**** TEXT
The boat he’ll race will be white-hot new, so there’s no way he’ll be eligible for another of the trophies which emerged from Wednesday’s virtual launching party, the Maybird Mast for the oldest boat to complete the course. The brainchild of Darryl Hughes whose immaculately-restored 1937 43ft Tyrrell of Arklow gaff ketch Maybird became both the first gaff-rigged boat and the oldest ever to finish the race was virtually presented to the organisers by the Dublin Bay Old Gaffers Association President Johnny Wedick at Wednesday’s cyberspace gathering, and will simply be for the oldest boat to finish.
There was an extraordinary linking of past and present as the DBOGA group included Lucia Hawkes-Bowen who’d come across from England, and she’s the great-niece of Col WCW Hawkes who was originally from Croshaven but was Cornwall-based when he had Maybird built by Jack Tyrrell in 1937.
As for who is likely to be the first winner of the Maybird Mast Trophy, a sensible wager on the current entry list of 38 boats would be the American entry Hiro Maru (Hiro Nakajima) which came from behind to win Class 3 in last year’s Transatlantic race. Originally built as Scaramouche in 1971, she’s a Sparkman & Stephens 49 classic from the legendary alloy-building facility of Palmer Johnson in Wisconsin (the same design-build combo produced Ted Turner’s storm-tossed 1979 Fastnet winner Tenacious), and carries her 49 years with aplomb.
Next in line in age terms is the mid-1970s Noray 38 Cavatina (Ian Hickey, RCYC) which is also of course always in the reckoning for the overall win – she’s just that kind of boat and crew. The Dubois-design Fulmar 32 Fulmar Fever from Dunmore East Sea School might be though to be in the reckoning for ‘golden oldie’ prize, but in fact they didn’t start building this marque until 1979, so her main competition will be for the Sailing Schools award, where she’ll be up against two entries from Ronan O’Siochru’s Irish Offshore Sailing. Both are vintage Sun Fast 37s, and one of them – Desert Star – won the Roger Justice Trophy for Sea Schools in the 2015 Rolex Fastnet race.
The top Irish boat from the 2019 Fastnet – Conor Doyle’s Xp 50 Freya from Kinsale – is down to race round Ireland, as is the Murphy family’s successful Grand Soleil 40 Nieulargo from Royal Cork along with clubmate Frank Doyle in his J/112E Cara, so there’s a notably strong representation from Cork of boats which will probably then position themselves to race home via the re-enactment of the 1860 Dublin Bay to Cork Harbour Race early in July - probably the oldest offshore race in Britain and Ireland, but that’s a topic we’ll return to at a later date.
Meanwhile, the SSE Renewables Round Ireland Race from Wicklow on June 20th, with entries from eight countries, is still scheduled to go ahead on time as we write, and the really notable thing about it is the already strong international entry, something which is equalled only by the number of rumours about significant entries which have yet to throw their hats into the ring.
Paul O’Higgins (RIYC) is of course firmly in place for his third attempt at the top title with his JPK 11.80 Rockabill VI, which has won just about everything else, but the remarkable JPK Dream Factory in Lorient has been busy, and he’ll find himself up against a newer JPK, in this case the 11.80 Fastwave 6 campaigned by France’s Eric Fries.
And it seems certain there’ll be an even newer JPK 10.30 in the final lineup, and if it turns out to be Jean-Pierre Kelbert himself in his all-conquering Leon, it wouldn’t surprise us for a minute. After a virtual launching party to soar over the problems of the Covid-19 lockdown, anything is possible for the 21st Round Ireland Race.
********
**** INFORMATION
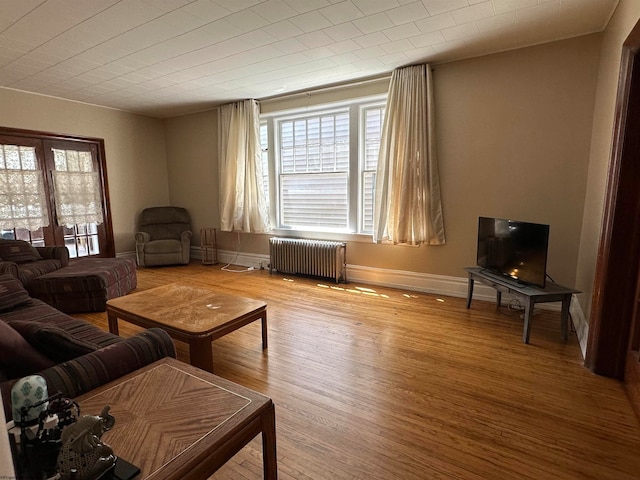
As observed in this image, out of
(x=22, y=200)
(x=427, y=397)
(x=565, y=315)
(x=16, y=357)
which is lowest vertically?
(x=427, y=397)

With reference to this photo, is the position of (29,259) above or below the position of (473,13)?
below

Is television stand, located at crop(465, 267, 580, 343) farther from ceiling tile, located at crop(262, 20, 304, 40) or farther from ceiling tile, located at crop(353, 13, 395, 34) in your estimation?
ceiling tile, located at crop(262, 20, 304, 40)

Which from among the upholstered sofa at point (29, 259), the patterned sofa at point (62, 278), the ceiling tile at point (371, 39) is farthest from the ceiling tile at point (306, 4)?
the upholstered sofa at point (29, 259)

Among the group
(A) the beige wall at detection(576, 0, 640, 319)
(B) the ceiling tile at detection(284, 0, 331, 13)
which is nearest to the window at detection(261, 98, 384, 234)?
(B) the ceiling tile at detection(284, 0, 331, 13)

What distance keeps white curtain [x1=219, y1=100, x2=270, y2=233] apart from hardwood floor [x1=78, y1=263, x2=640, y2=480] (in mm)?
2329

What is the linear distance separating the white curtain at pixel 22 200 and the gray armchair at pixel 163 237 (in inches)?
53.0

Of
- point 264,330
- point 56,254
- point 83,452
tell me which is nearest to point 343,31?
point 264,330

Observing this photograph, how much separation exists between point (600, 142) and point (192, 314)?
3.63 m

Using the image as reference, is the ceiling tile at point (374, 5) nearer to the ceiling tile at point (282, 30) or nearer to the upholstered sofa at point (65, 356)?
the ceiling tile at point (282, 30)

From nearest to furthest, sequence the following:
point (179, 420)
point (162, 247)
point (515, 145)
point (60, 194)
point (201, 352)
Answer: point (179, 420), point (201, 352), point (515, 145), point (60, 194), point (162, 247)

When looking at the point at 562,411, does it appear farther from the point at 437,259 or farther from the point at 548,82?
the point at 548,82

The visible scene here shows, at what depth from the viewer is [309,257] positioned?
479 cm

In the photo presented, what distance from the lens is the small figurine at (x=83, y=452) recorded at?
83cm

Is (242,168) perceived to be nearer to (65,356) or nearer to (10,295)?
(10,295)
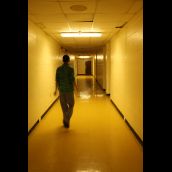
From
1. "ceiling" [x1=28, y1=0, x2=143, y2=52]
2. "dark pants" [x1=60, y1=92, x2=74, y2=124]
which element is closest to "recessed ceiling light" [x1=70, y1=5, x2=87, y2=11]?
"ceiling" [x1=28, y1=0, x2=143, y2=52]

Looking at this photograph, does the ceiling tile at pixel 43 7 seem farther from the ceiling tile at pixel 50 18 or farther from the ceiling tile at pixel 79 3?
the ceiling tile at pixel 50 18

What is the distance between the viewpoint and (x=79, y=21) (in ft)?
17.7

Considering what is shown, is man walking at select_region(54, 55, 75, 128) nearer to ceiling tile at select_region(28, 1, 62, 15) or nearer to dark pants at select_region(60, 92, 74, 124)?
dark pants at select_region(60, 92, 74, 124)

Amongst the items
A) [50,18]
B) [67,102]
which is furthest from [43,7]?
[67,102]

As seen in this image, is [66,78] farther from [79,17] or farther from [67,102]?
[79,17]

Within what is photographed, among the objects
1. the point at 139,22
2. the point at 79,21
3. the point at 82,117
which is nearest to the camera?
the point at 139,22

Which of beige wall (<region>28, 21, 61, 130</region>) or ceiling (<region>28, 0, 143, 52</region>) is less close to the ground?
ceiling (<region>28, 0, 143, 52</region>)

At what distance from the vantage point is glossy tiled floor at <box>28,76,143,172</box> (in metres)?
3.25

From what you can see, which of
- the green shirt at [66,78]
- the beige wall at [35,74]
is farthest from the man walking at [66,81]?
the beige wall at [35,74]

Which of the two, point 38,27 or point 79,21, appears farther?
point 38,27
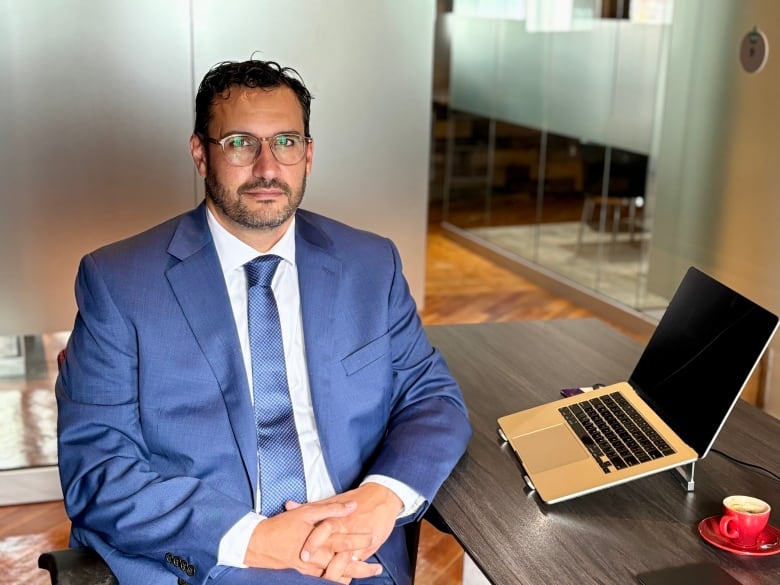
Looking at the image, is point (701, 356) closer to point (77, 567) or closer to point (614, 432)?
point (614, 432)

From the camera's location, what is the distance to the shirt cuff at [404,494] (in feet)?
6.01

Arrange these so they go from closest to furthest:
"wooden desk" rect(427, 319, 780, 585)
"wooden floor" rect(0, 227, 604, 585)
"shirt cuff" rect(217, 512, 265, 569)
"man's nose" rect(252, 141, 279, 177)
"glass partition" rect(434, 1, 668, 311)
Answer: "wooden desk" rect(427, 319, 780, 585) → "shirt cuff" rect(217, 512, 265, 569) → "man's nose" rect(252, 141, 279, 177) → "wooden floor" rect(0, 227, 604, 585) → "glass partition" rect(434, 1, 668, 311)

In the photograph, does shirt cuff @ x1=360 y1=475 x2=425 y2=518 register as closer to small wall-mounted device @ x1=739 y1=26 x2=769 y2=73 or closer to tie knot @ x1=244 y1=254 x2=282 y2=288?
tie knot @ x1=244 y1=254 x2=282 y2=288

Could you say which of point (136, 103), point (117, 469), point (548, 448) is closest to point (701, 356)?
point (548, 448)

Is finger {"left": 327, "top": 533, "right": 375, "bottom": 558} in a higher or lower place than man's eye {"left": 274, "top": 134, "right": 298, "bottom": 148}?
lower

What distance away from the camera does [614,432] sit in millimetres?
1941

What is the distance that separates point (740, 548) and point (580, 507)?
0.27m

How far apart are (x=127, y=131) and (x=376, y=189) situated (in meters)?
0.94

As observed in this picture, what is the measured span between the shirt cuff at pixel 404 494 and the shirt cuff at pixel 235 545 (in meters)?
0.26

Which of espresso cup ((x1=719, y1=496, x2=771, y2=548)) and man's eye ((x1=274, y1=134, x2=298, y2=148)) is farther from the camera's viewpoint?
man's eye ((x1=274, y1=134, x2=298, y2=148))

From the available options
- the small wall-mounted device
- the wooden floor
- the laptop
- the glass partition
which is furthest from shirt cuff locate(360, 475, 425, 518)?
the glass partition

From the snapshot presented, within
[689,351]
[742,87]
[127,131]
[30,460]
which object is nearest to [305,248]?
[689,351]

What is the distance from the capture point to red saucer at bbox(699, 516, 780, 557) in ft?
5.24

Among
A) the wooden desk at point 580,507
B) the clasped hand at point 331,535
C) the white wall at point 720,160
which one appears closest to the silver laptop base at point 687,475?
the wooden desk at point 580,507
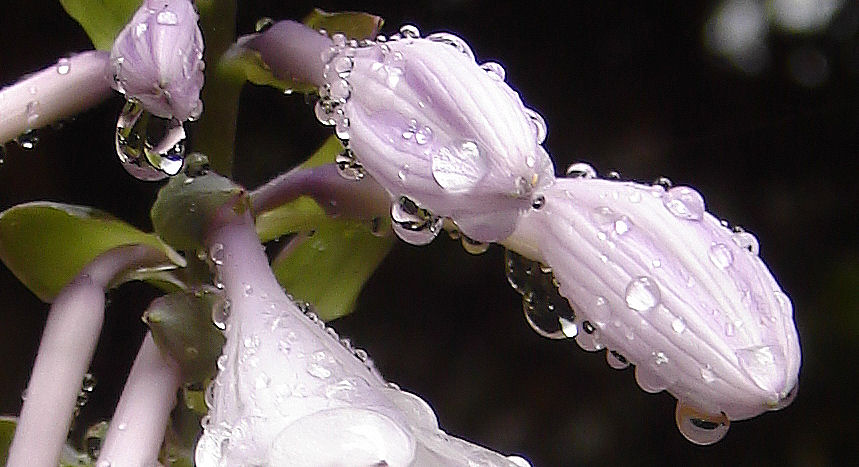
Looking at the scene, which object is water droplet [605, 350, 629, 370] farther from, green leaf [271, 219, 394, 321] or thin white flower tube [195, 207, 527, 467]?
green leaf [271, 219, 394, 321]

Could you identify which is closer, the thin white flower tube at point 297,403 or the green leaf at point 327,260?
the thin white flower tube at point 297,403

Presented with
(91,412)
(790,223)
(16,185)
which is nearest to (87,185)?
(16,185)

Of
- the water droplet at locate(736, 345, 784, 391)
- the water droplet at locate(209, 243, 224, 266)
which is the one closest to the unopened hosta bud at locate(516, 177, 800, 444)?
the water droplet at locate(736, 345, 784, 391)

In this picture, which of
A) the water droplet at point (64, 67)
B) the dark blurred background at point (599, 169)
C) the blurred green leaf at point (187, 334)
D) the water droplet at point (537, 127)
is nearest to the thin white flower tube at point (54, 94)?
the water droplet at point (64, 67)

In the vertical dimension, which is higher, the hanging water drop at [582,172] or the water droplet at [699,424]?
the hanging water drop at [582,172]

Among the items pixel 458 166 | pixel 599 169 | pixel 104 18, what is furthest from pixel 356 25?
pixel 599 169

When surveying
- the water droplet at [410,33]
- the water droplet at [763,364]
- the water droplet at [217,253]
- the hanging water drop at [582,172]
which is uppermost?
the water droplet at [410,33]

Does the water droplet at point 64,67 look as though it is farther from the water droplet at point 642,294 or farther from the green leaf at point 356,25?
the water droplet at point 642,294

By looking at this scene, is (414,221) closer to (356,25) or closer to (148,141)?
(148,141)
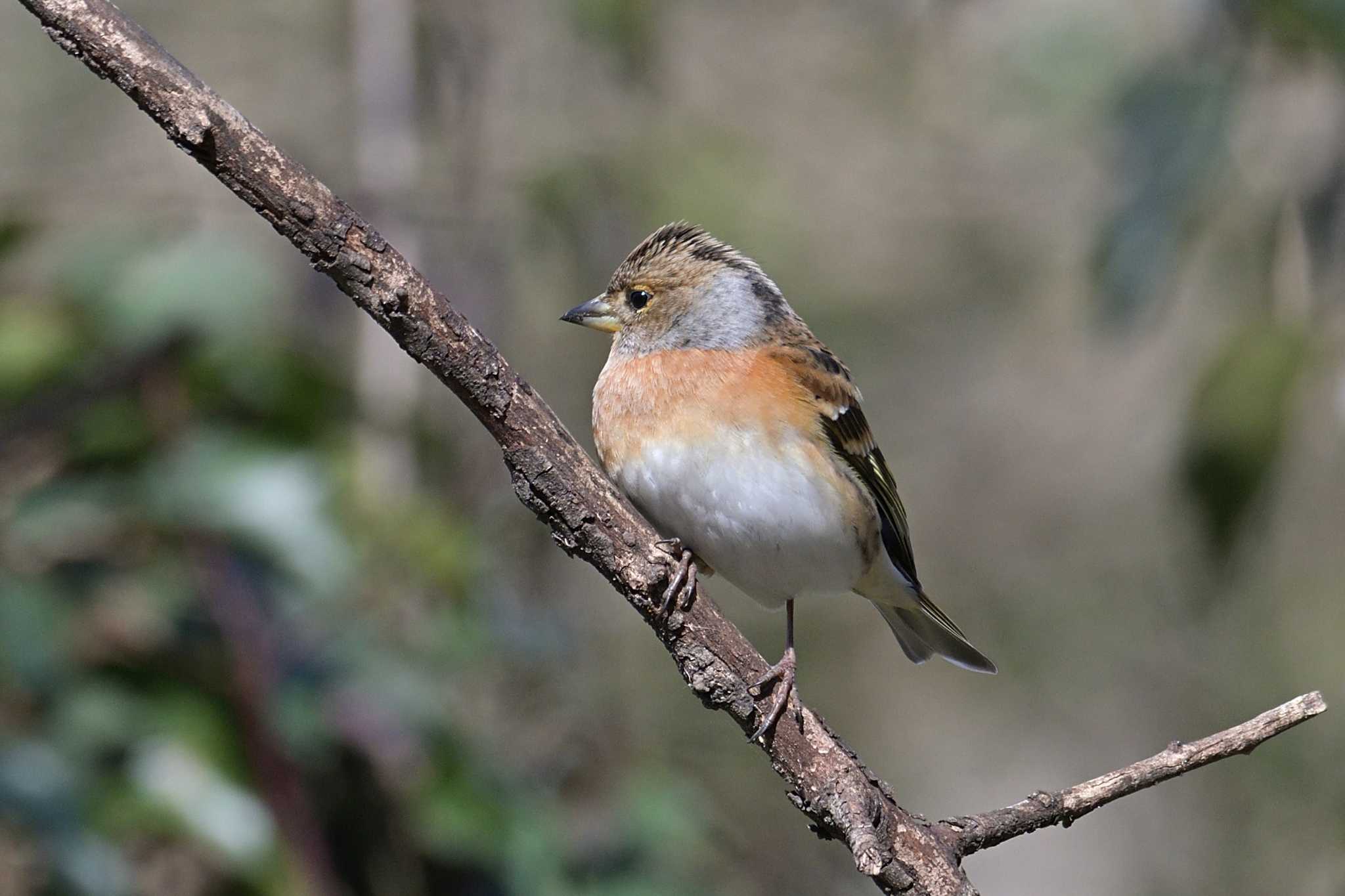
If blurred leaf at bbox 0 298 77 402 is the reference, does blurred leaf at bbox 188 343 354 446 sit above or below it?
above

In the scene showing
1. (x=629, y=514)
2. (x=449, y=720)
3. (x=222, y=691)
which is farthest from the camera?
(x=449, y=720)

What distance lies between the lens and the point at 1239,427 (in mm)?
2943

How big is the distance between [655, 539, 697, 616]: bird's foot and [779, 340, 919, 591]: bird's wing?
113 centimetres

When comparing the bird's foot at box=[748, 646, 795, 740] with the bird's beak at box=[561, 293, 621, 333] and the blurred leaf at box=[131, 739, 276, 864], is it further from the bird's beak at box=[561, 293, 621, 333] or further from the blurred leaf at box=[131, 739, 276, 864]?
the bird's beak at box=[561, 293, 621, 333]

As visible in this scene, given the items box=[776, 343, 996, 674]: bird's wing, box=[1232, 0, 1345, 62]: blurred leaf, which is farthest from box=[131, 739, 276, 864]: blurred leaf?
box=[1232, 0, 1345, 62]: blurred leaf

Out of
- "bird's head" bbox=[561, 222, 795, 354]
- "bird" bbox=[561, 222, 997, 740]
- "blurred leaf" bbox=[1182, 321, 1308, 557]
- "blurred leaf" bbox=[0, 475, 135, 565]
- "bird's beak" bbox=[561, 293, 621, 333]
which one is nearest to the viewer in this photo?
"blurred leaf" bbox=[0, 475, 135, 565]

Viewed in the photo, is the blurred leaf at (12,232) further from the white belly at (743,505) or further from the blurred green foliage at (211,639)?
the white belly at (743,505)

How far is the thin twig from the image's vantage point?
6.72ft

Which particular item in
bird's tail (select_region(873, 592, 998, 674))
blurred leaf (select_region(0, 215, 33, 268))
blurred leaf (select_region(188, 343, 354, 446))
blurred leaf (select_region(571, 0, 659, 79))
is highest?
blurred leaf (select_region(571, 0, 659, 79))

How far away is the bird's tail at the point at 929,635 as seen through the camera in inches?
140

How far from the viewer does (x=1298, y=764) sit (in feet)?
20.4

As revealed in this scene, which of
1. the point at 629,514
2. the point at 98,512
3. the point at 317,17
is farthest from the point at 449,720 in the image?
the point at 317,17

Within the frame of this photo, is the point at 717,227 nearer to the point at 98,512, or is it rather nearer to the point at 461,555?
the point at 461,555

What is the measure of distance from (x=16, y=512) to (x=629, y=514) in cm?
139
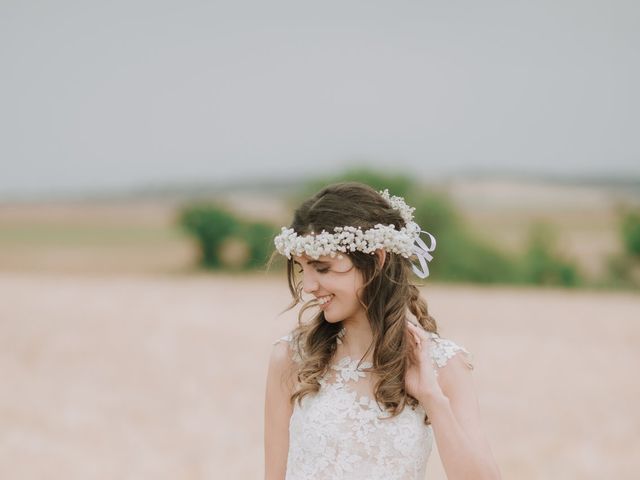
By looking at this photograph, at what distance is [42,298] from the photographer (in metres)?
19.9

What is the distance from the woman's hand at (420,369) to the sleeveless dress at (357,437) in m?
0.05

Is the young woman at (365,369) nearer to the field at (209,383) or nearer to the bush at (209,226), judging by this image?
the field at (209,383)

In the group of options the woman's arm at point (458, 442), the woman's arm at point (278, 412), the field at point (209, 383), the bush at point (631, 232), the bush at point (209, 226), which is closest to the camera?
the woman's arm at point (458, 442)

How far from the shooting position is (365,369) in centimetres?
291

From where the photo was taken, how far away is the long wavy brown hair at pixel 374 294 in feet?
9.26

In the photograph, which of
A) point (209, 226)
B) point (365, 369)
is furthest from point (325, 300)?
point (209, 226)

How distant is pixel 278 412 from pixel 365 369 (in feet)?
1.09

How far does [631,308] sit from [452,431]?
2099 cm

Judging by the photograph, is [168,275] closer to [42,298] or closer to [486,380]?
[42,298]

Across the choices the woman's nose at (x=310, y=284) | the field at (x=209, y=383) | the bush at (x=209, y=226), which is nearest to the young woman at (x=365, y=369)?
the woman's nose at (x=310, y=284)

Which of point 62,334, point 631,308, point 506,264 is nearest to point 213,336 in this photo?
point 62,334

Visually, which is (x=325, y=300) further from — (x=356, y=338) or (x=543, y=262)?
(x=543, y=262)

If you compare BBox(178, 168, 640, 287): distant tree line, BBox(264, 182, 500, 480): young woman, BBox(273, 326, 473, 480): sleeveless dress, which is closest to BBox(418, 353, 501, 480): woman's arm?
BBox(264, 182, 500, 480): young woman

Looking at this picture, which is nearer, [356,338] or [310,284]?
[310,284]
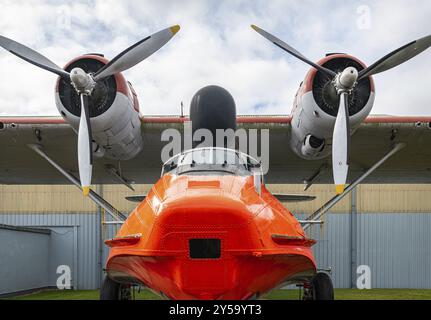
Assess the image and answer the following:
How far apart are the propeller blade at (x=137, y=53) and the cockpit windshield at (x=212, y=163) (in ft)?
5.99

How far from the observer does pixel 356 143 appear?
8.09m

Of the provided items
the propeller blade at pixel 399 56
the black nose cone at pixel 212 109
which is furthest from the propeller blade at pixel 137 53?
the propeller blade at pixel 399 56

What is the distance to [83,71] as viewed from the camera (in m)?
6.05

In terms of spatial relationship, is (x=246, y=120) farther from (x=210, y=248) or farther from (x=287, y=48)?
(x=210, y=248)

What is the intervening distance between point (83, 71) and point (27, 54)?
1.23 meters

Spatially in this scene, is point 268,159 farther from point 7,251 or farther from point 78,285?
point 78,285

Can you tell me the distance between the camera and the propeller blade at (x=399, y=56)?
20.5 feet

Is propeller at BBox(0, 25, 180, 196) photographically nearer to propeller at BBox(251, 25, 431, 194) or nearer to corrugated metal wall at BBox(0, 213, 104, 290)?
propeller at BBox(251, 25, 431, 194)

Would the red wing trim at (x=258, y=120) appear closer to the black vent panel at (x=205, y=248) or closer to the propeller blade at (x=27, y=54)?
the propeller blade at (x=27, y=54)

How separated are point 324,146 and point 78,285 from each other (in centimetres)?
1519

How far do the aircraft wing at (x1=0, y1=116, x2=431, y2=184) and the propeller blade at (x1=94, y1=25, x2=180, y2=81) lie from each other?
4.64 feet

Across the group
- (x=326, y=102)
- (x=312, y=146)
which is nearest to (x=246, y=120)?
(x=312, y=146)

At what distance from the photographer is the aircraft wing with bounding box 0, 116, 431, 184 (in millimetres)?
7543
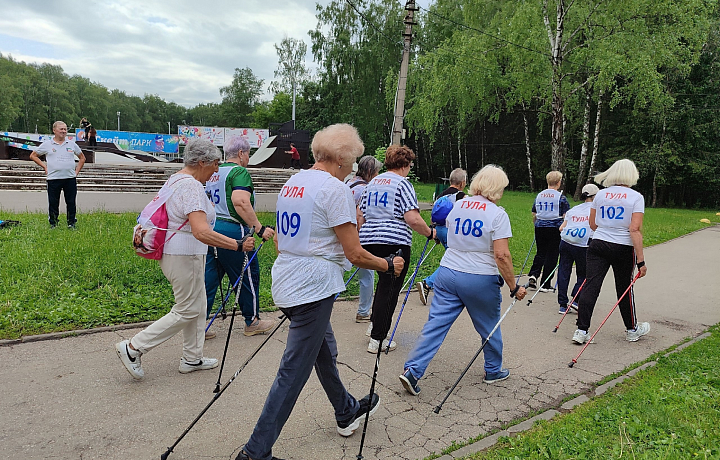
********
[WORK INSTRUCTIONS]
a. In the Round Ireland Race text, which boat won the Roger Justice Trophy for Sea Schools in the 2015 Rolex Fastnet race?
b. Quote the Round Ireland Race text starting at the words "As for who is" and stopping after "years with aplomb.".

[TASK RESULTS]
a. Desert Star

b.
As for who is likely to be the first winner of the Maybird Mast Trophy, a sensible wager on the current entry list of 38 boats would be the American entry Hiro Maru (Hiro Nakajima) which came from behind to win Class 3 in last year’s Transatlantic race. Originally built as Scaramouche in 1971, she’s a Sparkman & Stephens 49 classic from the legendary alloy-building facility of Palmer Johnson in Wisconsin (the same design-build combo produced Ted Turner’s storm-tossed 1979 Fastnet winner Tenacious), and carries her 49 years with aplomb.